Examine the reasons why you are staying. What does "loyalty and obligation" mean to you and why do you feel this?
Of course your wife is going to keep you and do everything she can to make you feel guilty. The real question is: will you allow her to control your happiness?
Make a plan of what you want your life to look for. Take the first steps - and don't look back.


----------



## pandorabox (Dec 7, 2012)

It is difficult. I'm quietly preparing all the paperwork for divorce but honestly don't imagine the moment when I will have to inform my partner. Even thinking about it gives me almost anxiety attack


----------



## peptobismol (Dec 11, 2012)

pandorabox said:


> It is difficult. I'm quietly preparing all the paperwork for divorce but honestly don't imagine the moment when I will have to inform my partner. Even thinking about it gives me almost anxiety attack


how ever difficult it is, you must talk before issuing paperwork. you need to grow a pair and deal with it. the other person deserves the same chance as you have (getting prepared mentally towards divorce) how ever bad it might be to know the earliest possible. The shock of getting served with divorce papers without ever knowing the chance of what, when and how it all went wrong is going be really bad.

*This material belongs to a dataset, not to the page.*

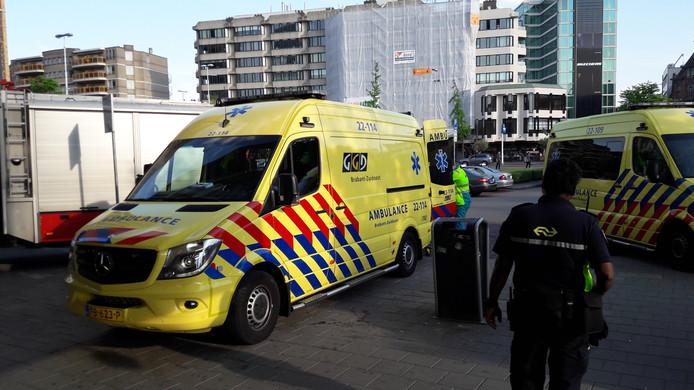 Voor het station van Eindhoven staan meerdere ambulances.
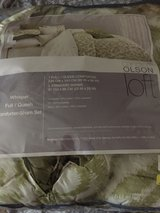 Green and white bed comforter with shams - great condition in Katy, Texas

anyhow, i had a 2 hour conversation with wife today morning, telling her how much i want to move on with my life and she refuses adamantly to give up on this marriage. she is a good person, but we just dont work together. if things keep going this way, i will have to file for a divorce on my own as a last resort.


----------



## doureallycare2 (Dec 10, 2012)

One of the reasons I tried so hard to make my marriage work over the years is failure, not the failure of my marriage but the real lack of trying and commitment by friends and family and seeing the failure in so marriages around me that did not lead to them having a better life. Everything always sounds better on the other side of the fence, their reasons of "we dont click, she doesnt get me, he doesnt listen to me" might seem overwheming but what is their focus and why? Does it mean that everyone always has to stay together, no I dont beleive that. But the divorce rate for 2nd and 3 marriages are much higher then your first marriage. Its great to say you have to perseu what will make you happy but alot of my friends have said after that persuit "if only I worked at it harder, if only I did this, if only I did that. I really think it depends on the reasons for leaving a marriage. abuse, adultry ect. otherwise becareful the grass is not always greener.


----------



## devotion (Oct 8, 2012)

If it's the first time she heard, the initial response will definitely be NO. That was mine too initially when my wife sprung it on me back in August. And she backed down and I 'thought' was working on it along with me for the next few months, when reality was she had already given up and started cheating .. when I found out about how far she was gone then I gave up too and now we've both moved on. 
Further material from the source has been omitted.